Entre los cientos de compañeros que ayer se volvieron a ver las caras, destacaba la sonrisa de Manolo Delgado, el delegado y portavoz de USO que en plena negociación le dio un infarto, el pasado 10 de diciembre. «Acabo de coger el alta. Estoy contento en lo personal por volver a estar aquí, y en lo colectivo porque todos los compañeros volvemos al trabajo», resumió.
Muy cerca, Gerardo Campos también se felicitaba por la vuelta a la normalidad. «Por supuesto que se está gusto de fiesta pero también se vuelve contento al trabajo», comentó este operario al mediodía al consumir su primer turno laboral.
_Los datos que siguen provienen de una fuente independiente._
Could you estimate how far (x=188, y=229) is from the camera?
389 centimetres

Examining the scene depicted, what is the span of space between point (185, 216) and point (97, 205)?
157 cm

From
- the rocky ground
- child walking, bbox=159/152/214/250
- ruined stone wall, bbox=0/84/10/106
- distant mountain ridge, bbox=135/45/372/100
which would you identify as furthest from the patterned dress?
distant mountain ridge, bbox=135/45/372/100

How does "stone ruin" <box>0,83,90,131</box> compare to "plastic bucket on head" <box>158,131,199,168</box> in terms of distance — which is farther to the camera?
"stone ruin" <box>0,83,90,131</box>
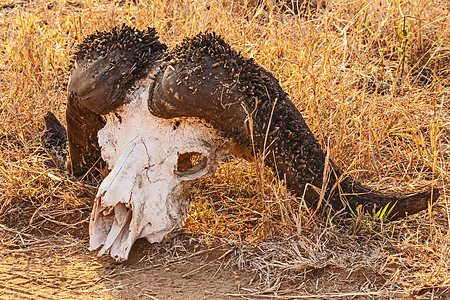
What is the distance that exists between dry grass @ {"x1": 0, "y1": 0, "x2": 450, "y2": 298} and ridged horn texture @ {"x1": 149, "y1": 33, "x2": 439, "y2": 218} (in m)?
0.11

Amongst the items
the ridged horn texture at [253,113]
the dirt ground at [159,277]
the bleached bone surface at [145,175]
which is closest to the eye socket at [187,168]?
the bleached bone surface at [145,175]

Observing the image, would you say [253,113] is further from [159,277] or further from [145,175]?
[159,277]

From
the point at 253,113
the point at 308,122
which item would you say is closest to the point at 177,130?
the point at 253,113

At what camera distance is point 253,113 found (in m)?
2.81

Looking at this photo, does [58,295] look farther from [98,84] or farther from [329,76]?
[329,76]

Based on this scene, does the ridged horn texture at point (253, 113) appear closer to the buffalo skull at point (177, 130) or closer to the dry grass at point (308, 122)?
the buffalo skull at point (177, 130)

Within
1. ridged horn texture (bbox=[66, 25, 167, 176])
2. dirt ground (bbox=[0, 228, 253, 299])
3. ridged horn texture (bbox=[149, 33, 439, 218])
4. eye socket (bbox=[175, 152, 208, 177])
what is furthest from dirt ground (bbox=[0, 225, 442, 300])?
ridged horn texture (bbox=[66, 25, 167, 176])

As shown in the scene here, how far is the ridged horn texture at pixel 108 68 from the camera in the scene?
112 inches

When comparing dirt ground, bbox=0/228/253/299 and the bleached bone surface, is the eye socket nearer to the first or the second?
the bleached bone surface

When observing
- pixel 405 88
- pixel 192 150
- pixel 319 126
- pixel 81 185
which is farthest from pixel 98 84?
pixel 405 88

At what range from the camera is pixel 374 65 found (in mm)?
4664

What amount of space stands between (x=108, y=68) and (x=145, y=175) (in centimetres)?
53

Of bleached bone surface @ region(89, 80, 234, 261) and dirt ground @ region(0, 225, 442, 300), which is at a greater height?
bleached bone surface @ region(89, 80, 234, 261)

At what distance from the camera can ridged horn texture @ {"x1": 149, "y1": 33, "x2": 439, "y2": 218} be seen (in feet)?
8.98
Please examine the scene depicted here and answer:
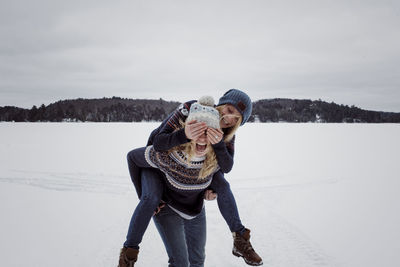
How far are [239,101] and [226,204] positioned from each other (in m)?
0.82

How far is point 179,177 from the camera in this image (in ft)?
6.81

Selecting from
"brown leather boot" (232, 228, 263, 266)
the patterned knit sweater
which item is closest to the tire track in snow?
"brown leather boot" (232, 228, 263, 266)

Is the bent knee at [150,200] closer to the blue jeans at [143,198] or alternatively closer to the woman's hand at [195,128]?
the blue jeans at [143,198]

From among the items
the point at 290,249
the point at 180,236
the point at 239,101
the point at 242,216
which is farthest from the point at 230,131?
the point at 242,216

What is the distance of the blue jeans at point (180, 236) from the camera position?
2.15m

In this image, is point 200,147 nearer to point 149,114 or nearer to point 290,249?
point 290,249

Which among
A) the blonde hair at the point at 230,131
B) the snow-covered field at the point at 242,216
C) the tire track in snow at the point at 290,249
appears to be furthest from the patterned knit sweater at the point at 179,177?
the tire track in snow at the point at 290,249

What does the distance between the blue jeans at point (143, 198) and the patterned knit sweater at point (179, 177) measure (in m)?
0.09

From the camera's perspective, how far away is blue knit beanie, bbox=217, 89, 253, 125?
6.97 ft

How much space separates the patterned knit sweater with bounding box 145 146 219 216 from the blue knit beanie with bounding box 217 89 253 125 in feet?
1.61

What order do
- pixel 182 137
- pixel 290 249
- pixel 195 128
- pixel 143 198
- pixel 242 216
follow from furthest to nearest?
1. pixel 242 216
2. pixel 290 249
3. pixel 143 198
4. pixel 182 137
5. pixel 195 128

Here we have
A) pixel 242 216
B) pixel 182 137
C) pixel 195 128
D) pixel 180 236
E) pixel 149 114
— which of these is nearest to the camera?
pixel 195 128

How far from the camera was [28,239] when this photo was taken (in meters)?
3.41

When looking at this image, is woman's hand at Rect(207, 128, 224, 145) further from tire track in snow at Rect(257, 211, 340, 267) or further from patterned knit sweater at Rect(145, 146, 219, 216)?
tire track in snow at Rect(257, 211, 340, 267)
Muchos coincidían, como Asier Caballero, Benito Cisneros o Francisco Jato. «Tenemos ganas de volver».
«Es mejor trabajar, tener trabajo», apostillaban, por si quedaban dudas, Francisco Jato y Javier Nogales. «Y a ver si conseguimos evitar el ERE», añadía Máximo López. «Hasta mayo parece que llegaremos», auguró Mikel. «Más difícil será salvar el segundo semestre», coinciden casi todos, «aliviados» por el anuncio de que la empresa complementará los sueldos hasta el 91% de media durante los días en que tenga que aplicarse finalmente el expediente.
En febrero, otros 8 días
Los trabajadores no ocultan su «preocupación», pero prefieren encarar con «optimismo» la situación. «Este año será muy difícil, pero saldremos adelante», coincidía Xabier Eraña con otros colegas. «Quizá sea el próximo ejercicio, en 2010, como pronto», advertía Jato. «Hay que ser optimistas», les animó Gerardo Campos, con un pronóstico diferente al de sus compañeros de turno: «Quizá sea más fácil salvar este año que el siguiente». También Ángel y Julián admiten estar preocupados porque «la situación de todo el sector del automóvil está un poco en el aire en estos momentos».
Los empleados volverán a casa dentro de siete días para regresar a la cadena la primera quincena de febrero. Sólo están pedidas otras 4.000 unidades más, que la planta de Vitoria montará en ocho jornadas.